Clinical Significance of Minimal Residual Disease at the End of Remission Induction Therapy in Childhood Acute Lymphoblastic Leukemia

Authors

  • Aleksandra Jovanovska Department of Hematology and Oncology, University Clinic for children`s diseases, Skopje
  • Kata Martinova Department of Hematology and Oncology, University Clinic for Children`s Diseases, Medical Faculty, Ss Cyril and Methodius University of Skopje, Skopje, Republic of Macedonia
  • Svetlana Kocheva Department of Hematology and Oncology, University Clinic for Children`s Diseases, Medical Faculty, Ss Cyril and Methodius University of Skopje, Skopje, Republic of Macedonia
  • Zorica Trajkova-Antevska Department of Hematology and Oncology, University Clinic for Children`s Diseases, Medical Faculty, Ss Cyril and Methodius University of Skopje, Skopje, Republic of Macedonia
  • Biljana Coneska-Jovanova Department of Pediatrics, Clinical Hospital Acibadem Sistina, Skopje, Republic of Macedonia
  • Irina Panovska-Stavridis University Clinic for Hematology, Medical Faculty, Ss Cyril and Methodius University of Skopje, Skopje, Republic of Macedonia
  • Svetlana Stankovikj University Clinic for Hematology, Medical Faculty, Ss Cyril and Methodius University of Skopje, Skopje, Republic of Macedonia
  • Sanja Trajkova University Clinic for Hematology, Medical Faculty, Ss Cyril and Methodius University of Skopje, Skopje, Republic of Macedonia
  • Aleksandar Dimovski Faculty of Pharmacy, Ss Cyril and Methodius University of Skopje, Skopje, Skopje, Republic of Macedonia

DOI:

https://doi.org/10.3889/oamjms.2019.752

Keywords:

acute lymphoblastic leukemia, minimal residual disease, children

Abstract

BACKGROUND: Detection of minimal residual disease (MRD) in the early phase of therapy is the most powerful predictor of relapse risk in children with acute lymphoblastic leukaemia (ALL).

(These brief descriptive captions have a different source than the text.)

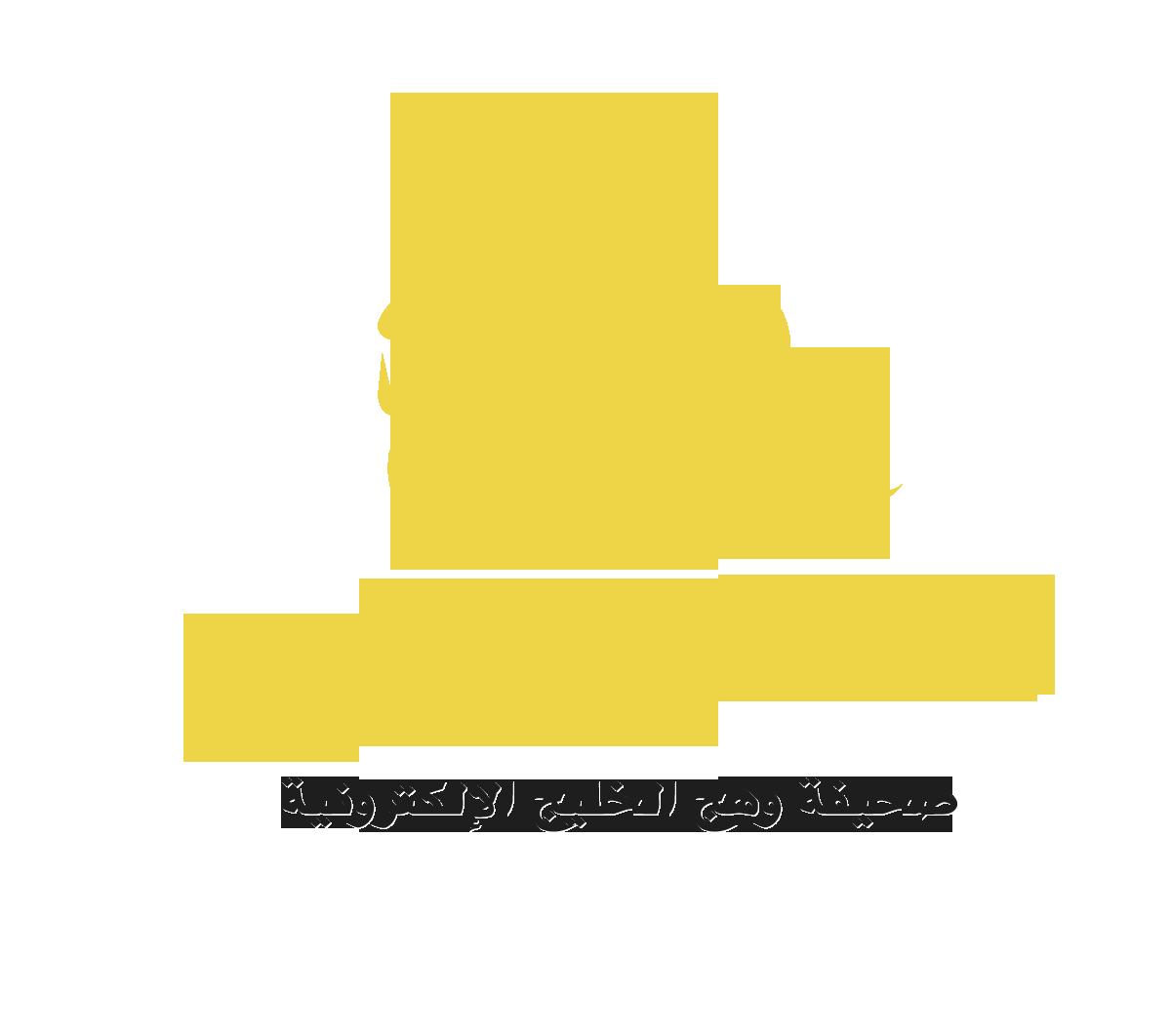 عمان الثقل السياسي والاستراتيجي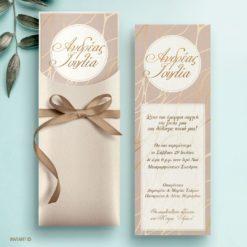 προσκλητήριο γάμου χρυσές γραμμές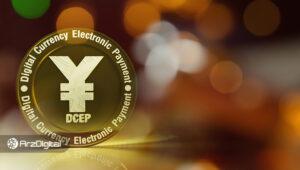 بانک مرکزی چین: یوان دیجیتال هنوز در سطح تراکنشهای کوچک آزمایش میشود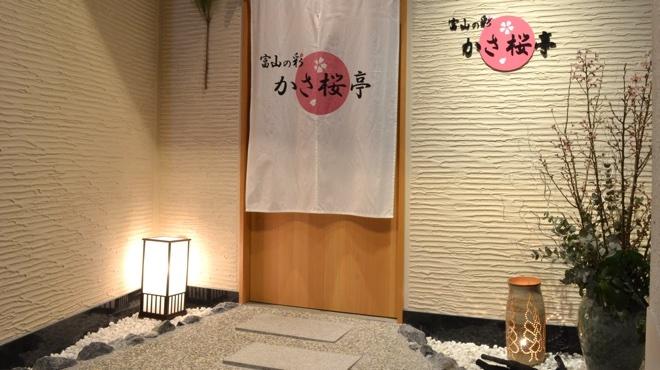 かさ桜亭 - メイン写真: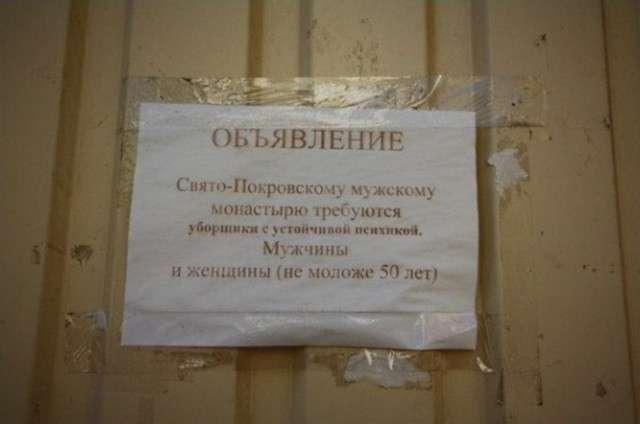Разговаривающим в Храме посылаются печали и скорби!-34 фото-
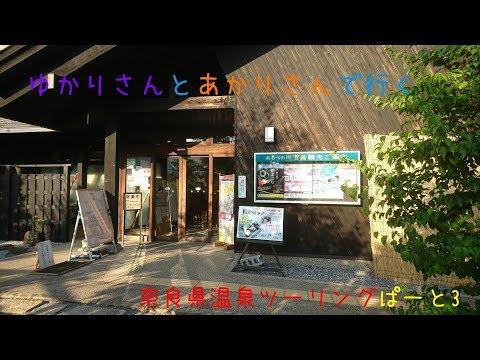 ゆかりさんとあかりさんで行く、奈良県温泉ツーリングpart3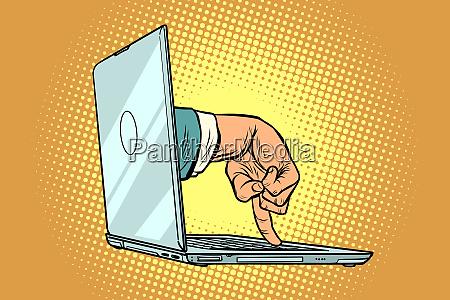 online surveillance and computer intrusion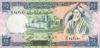 25 Фунтов выпуска 1988 года, Сирия. Подробнее...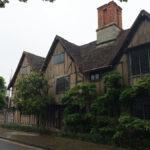 Дом семьи дочери Шекспира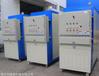 水模溫機廠家包裝水溫機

AIM: We aimed to determine the significance of MRD at the end of remission induction therapy in the prediction of treatment outcome in children with ALL.

METHODS: Sixty-four consecutive patients aged 1-14 years with newly diagnosed ALL were enrolled in this study from January 2010 to October 2017. All patients were treated according to the ALL IC BFM 2002 protocol. MRD was detected at the end of remission induction therapy (day 33) by multiparameter 6-colour flow cytometry performed on bone marrow specimens with a sensitivity of 0.01%.

RESULTS: Overall, 42.2% of patients had detectable MRD on day 33 of therapy. MRD measurements were not significantly related to presenting characteristics but were associated with a poorer blast clearance on day 8 and 15 of remission induction therapy. Patients with negative MRD status on day 33 had a 5-year event-free survival of 94.6% compared with 76.1% for those with positive MRD status (P = 0.044).

CONCLUSION: MRD levels at the end of remission induction therapy measured by multiparameter flow cytometry have clinical significance in childhood ALL. High levels of MRD are strongly related to poor treatment outcome.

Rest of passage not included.